I immediately froze and did not make a sound.
This was my second child, so I was an experienced enough parent to know a
precious and unrepeatable thing when I saw it. I leaned against the door frame,
then let my body slide slowly down the frame until I was on my knees.
She talked to her toys, jabbering about one
thing and then another. She moralized, corrected, parented, acted out parts. She
was lost in the Kingdom of Shelby, a place made up of bits and pieces of her
life tossed about in her mind and dreams. Her kingdom was not governed by rules
or laws or physics. The glue holding Shelby’s kingdom together was her own frail
and developing view of the world. It was an infantile worldview without borders
or categories, at least none that you or I would recognize.
I say “was” because Shelby is now a teen-ager,
so she has been banished from the Kingdom of Shelby except at night when all the
old things return from the deep waters and shadowed forests of dreaming.
All children have their own play world, and
they are able to lose themselves in it. The state of play exists before
consciousness. It is an indescribable and intensely personal thing for a child
to be deep in play. And if they find they are being watched, they will come back
from that world and become shy or start performing. Either way, the magic is
lost.
I was getting a peek into the Kingdom of
Shelby, and you can bet I wasn’t going to miss the show. I listened, leaning
against the doorframe, absolutely enraptured by the sounds of her play. I
suppose I was as lost in the moment as she was.
I would have stayed for hours. You couldn’t
have dragged me away. Eventually a prolonged silence caused me to open my eyes.
She was looking at me with a smile.
“Hi Daddy.”
She was friendly, but clearly waiting for me to
leave so that she could go back to her world. I had intruded, and it was time
for me to go. Shelby was a kindly landowner who would let you pick an apple and
give you a cold drink if you wandered onto her property, but she would
definitely show you the way to the gate.
I knew that about her. And I knew there was no
use trying to prolong the moment or – God forbid – trying to recreate it.

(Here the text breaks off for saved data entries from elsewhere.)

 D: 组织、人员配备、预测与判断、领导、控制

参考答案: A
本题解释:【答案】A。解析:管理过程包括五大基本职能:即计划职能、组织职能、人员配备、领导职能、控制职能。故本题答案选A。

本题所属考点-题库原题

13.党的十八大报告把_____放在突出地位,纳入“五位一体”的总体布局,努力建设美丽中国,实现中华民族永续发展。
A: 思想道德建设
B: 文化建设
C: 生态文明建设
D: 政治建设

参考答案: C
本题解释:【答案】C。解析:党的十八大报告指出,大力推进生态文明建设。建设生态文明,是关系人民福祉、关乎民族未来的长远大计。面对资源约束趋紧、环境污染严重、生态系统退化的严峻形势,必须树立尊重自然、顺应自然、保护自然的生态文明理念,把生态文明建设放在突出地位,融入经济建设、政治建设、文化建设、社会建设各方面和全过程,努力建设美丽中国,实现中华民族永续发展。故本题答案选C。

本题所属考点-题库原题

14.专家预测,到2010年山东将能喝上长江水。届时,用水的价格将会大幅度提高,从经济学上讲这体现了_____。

I was drawn to my little girls in those days in
ways that are quickly fading as the three sisters grow into young women. Our
biological connection showed itself in my love of the smell of their scalps, my
physical and intense need to hold them, and my desire to feel their small bodies
pressed against my own as we watched movies together on the couch. And I always
had a strong attraction to the sounds they made. Their voices were a kind of OM for me, a sound
from below all sounds, a noise from the foundation of my existence. Hearing my
daughters play was a joyful thing, and the ache of its absence will never heal. It
is a wound I will carry as long as I walk this earth.
The best things are like this, aren’t they?
They are savage and untamed. Like a great sunset, they can be discovered by
chance and enjoyed, but never owned. Like love they can be received but not
bought. The best things in life ride a ticklish wave along the surface of your
skin, leaving raised hairs in their wake. They move through the world leaving no
visible sign. You cannot follow them, nor anticipate their direction and wait
for them in a blind.
You will come across spontaneous, unique
moments of joy like this now and again. They are Life’s gifts to us all. They
come to the washed and the unwashed, to the common and the sophisticated, to the
rich and the poor, to the just and the unjust.
Moments of savage joy are there for all of us
to find. If you haven’t seen one lately, you only need to slow down a bit and
keep your eyes open. I can give you no counsel beyond that. But if you come
across a moment of wild, untamed joy, for God’s sake eat it; drink it; hear it;
receive it. This is the stuff of life. It doesn’t get any better.